Leader columnist and Maules Creek farmer Phil Laird will be one of the rural types protesting in Sydney tomorrow as farmers take on the government over the its draft strategic land use policy and the mining and resources exploration encroachment on agricultral lands. Here’s his opinion on a topic of dissent and discontent.
I HAD to laugh when reading a comment from coal seam gas proponent and state government MLC Scot Macdonald regarding the “greater good” for NSW.
Unfortunately, it is not funny, if this thinking is guiding the contentious mining and land use policy of the O’Farrell government.
The myth of the “greater good” usually comes with negatives and is often used to justify a range of unwelcome outcomes, including wars and torture.
Individuals and their economic interests, amenity and health are reduced to “things” to be used and traded off against other “things”, such as individual wealth and political power.
What is conveniently lost is the nature and distribution of the supposed good. It is often argued that a monetary benefit to one person, when compared to the unmeasured cost to the environment and the community, must be for the greater good. Anyone with a different view is a NIMBY or a Green.
This conflict is at the heart of the social licence that is missing in mining policy in NSW. Policy framed on the notion of the greater good will have, and is having, an impact on individual welfare and the common good across the state and future generations.
For the current generation, the draft mining and land use policy itself presents a stark example.
Minimum air-quality standards in larger towns such as Narrabri and Gunnedah have been defined, while the smaller towns, villages and localities have no such protection.
Rural landholders and smaller communities can be subject to dust emissions and the associated health impacts in excess of these standards, presumably for the greater good.

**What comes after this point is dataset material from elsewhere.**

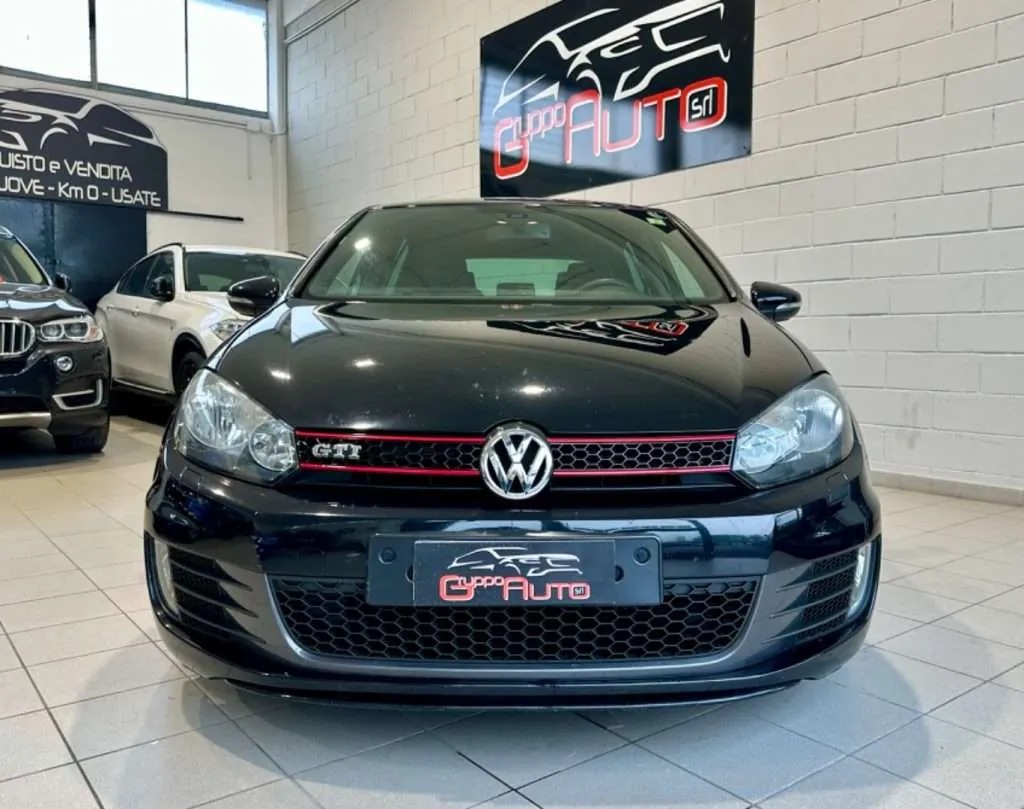 Volkswagen Golf 2011 photo 2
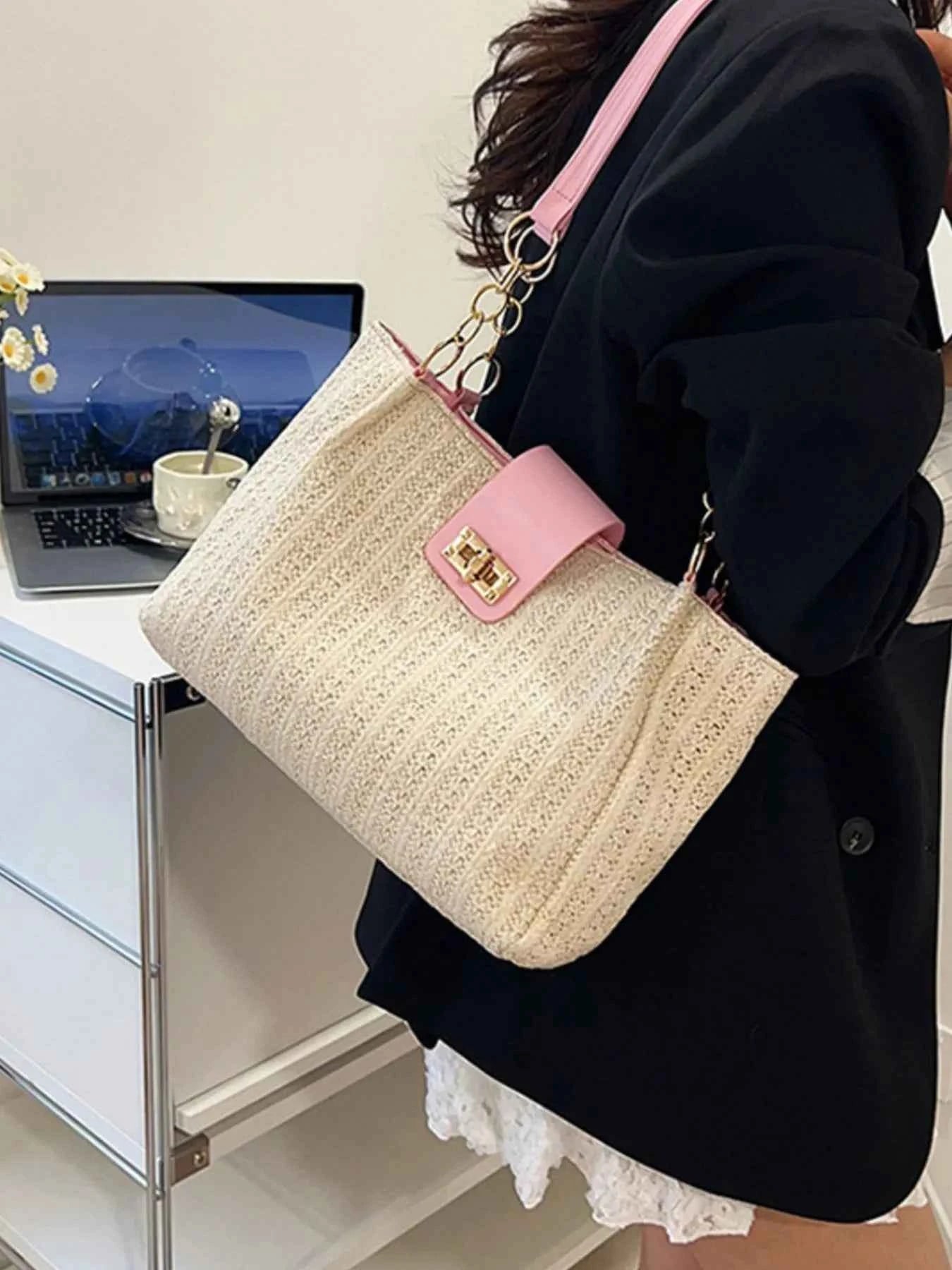 Woven Straw Shoulder Bag da3a3abe-84d7-473d-9978-235bd1555b28-Max-Origin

Even stranger is the situation where export markets for coal seam gas opened up through the developing port at Gladstone will drive up domestic gas prices, for the benefit of large multinational companies – so much so that proponents of coal seam gas in NSW are arguing for even more development, to offset the coming price pain.
Our future generations will question this mismanagement of our energy security and the extraction of our non-renewable assets at giveaway prices.
They will rightly regard as insufficient minimal royalties, such as 8.2 per cent, or $13.94 for open-cut coking coal valued at $170 a tonne, or a five-year royalty holiday for coal seam gas.
History will judge unfavourably the newly declared conservationists of the conservative ilk, such as Tony Abbott, who are happy to water down our environmental protections, abolish a mining tax to pay for our non-renewable resources and eliminate a market mechanism to help minimise the impacts of climate change.
Instead of a powerful sovereign fund for our nation with a thriving renewable-energy industry, what coming generations may have to console themselves with is a doomsday scenario – a decimated environment, contaminated water supplies, aged coal infrastructure adjacent to depleted mine sites, with prolonged drought and even higher electricity prices, all facilitated for the greater good.
This is not the in keeping with egalitarian spirit of the Anzacs and it is unlikely that those who sacrificed themselves for our nation would look favourably on the loss of our resources to sovereign fund-owned corporations for a relative pittance.
The billions in profits repatriated to foreign companies are a cost to our national economy and, as such, act against our long-term best interests. What all this illustrates is that there is no one looking after the common good.
Planning departments are focused on incremental projects that are proponent-driven, rather than carefully managing our resources for future generations.
There is a rush to get the minerals and energy out, to satisfy the greed of certain individuals and the electoral cycles of others.
The argument of the greater good is a convenient device used in the absence of proper planning, to mask the negative impacts to some while seriously benefiting others.
In the end, everyone’s interest can be circumvented for the greater good, even to the extent that there is only one bloated person left standing with all the good.
If governments will not or cannot act, it is up to the community to protect the interests of existing and future generations.
We must come together to protect our environmental assets, farmland, water supplies and climate.
The NSW Farmers’ Association, CWA and environmental and other community groups are rallying in Sydney at Parliament House tomorrow at noon for the common good. It would be worthwhile for you to be there.